Gegeven fragment:
>>
Tijdens een boekenonderzoek wordt geconstateerd dat enkele werknemers van X bv de ter beschikking gestelde bedrijfsauto’s meer dan 500 kilometer voor privédoeleinden hebben gebruikt. Voor die werknemers zijn de loonheffingen over het privégebruik auto niet op de juiste manier aangegeven en afgedragen. Vervolgens ontstaat een correspondentie tussen de inspecteur en de adviseur van X bv. Dit resulteert uiteindelijk in een VSO waarbij X bv afstand doet van haar rechtsmiddelen. X bv komt toch in bezwaar en beroep op tegen de opgelegde naheffingsaanslagen en stelt dat geen rechtsgeldige VSO tot stand is gekomen.
<<
Aangeleverd materiaal:
>>
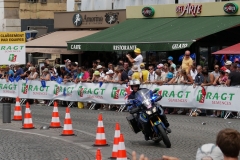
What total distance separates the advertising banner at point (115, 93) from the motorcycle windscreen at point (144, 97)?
3009mm

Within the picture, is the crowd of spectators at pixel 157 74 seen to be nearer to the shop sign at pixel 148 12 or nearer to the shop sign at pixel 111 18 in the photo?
the shop sign at pixel 148 12

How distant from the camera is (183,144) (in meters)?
14.5

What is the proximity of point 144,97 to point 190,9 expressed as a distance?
16.4 meters

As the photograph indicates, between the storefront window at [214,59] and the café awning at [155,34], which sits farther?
the storefront window at [214,59]

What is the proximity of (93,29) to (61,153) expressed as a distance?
898 inches

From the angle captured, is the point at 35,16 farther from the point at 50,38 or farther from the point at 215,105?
the point at 215,105

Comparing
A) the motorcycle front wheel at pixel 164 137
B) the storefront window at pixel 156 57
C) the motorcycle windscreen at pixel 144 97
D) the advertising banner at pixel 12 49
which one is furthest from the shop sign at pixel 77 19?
the motorcycle front wheel at pixel 164 137

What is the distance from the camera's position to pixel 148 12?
106 feet

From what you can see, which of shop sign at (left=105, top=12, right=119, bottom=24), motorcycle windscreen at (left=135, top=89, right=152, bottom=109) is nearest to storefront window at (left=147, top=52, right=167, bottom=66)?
shop sign at (left=105, top=12, right=119, bottom=24)

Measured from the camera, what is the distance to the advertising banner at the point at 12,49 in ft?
71.8

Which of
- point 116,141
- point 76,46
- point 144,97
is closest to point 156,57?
point 76,46

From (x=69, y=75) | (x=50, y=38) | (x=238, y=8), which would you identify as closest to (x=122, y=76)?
(x=69, y=75)

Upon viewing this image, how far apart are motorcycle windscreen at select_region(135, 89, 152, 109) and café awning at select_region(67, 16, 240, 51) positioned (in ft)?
38.8

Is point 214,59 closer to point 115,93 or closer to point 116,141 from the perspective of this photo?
point 115,93
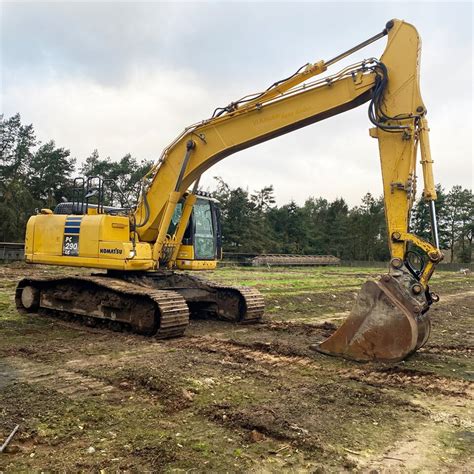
<<
Opdrachten:
**1)** Citeer uit het fragment over de bedrijfsauto's letterlijk het stuk van "Tijdens een boekenonderzoek" tot en met "stand is gekomen.".
**2)** Vat het fragment over de bedrijfsauto's samen in twee zinnen.

Verwachte antwoorden:
**1)**
Tijdens een boekenonderzoek wordt geconstateerd dat enkele werknemers van X bv de ter beschikking gestelde bedrijfsauto’s meer dan 500 kilometer voor privédoeleinden hebben gebruikt. Voor die werknemers zijn de loonheffingen over het privégebruik auto niet op de juiste manier aangegeven en afgedragen. Vervolgens ontstaat een correspondentie tussen de inspecteur en de adviseur van X bv. Dit resulteert uiteindelijk in een VSO waarbij X bv afstand doet van haar rechtsmiddelen. X bv komt toch in bezwaar en beroep op tegen de opgelegde naheffingsaanslagen en stelt dat geen rechtsgeldige VSO tot stand is gekomen.

**2)** Bij een boekenonderzoek blijkt dat enkele werknemers van X bv de ter beschikking gestelde bedrijfsauto's meer dan 500 kilometer privé hebben gebruikt, terwijl de loonheffingen daarover niet juist zijn aangegeven en afgedragen. Na correspondentie tussen de inspecteur en de adviseur volgt een VSO waarin X bv afstand doet van haar rechtsmiddelen, maar X bv komt toch in bezwaar en beroep tegen de naheffingsaanslagen en stelt dat geen rechtsgeldige VSO tot stand is gekomen.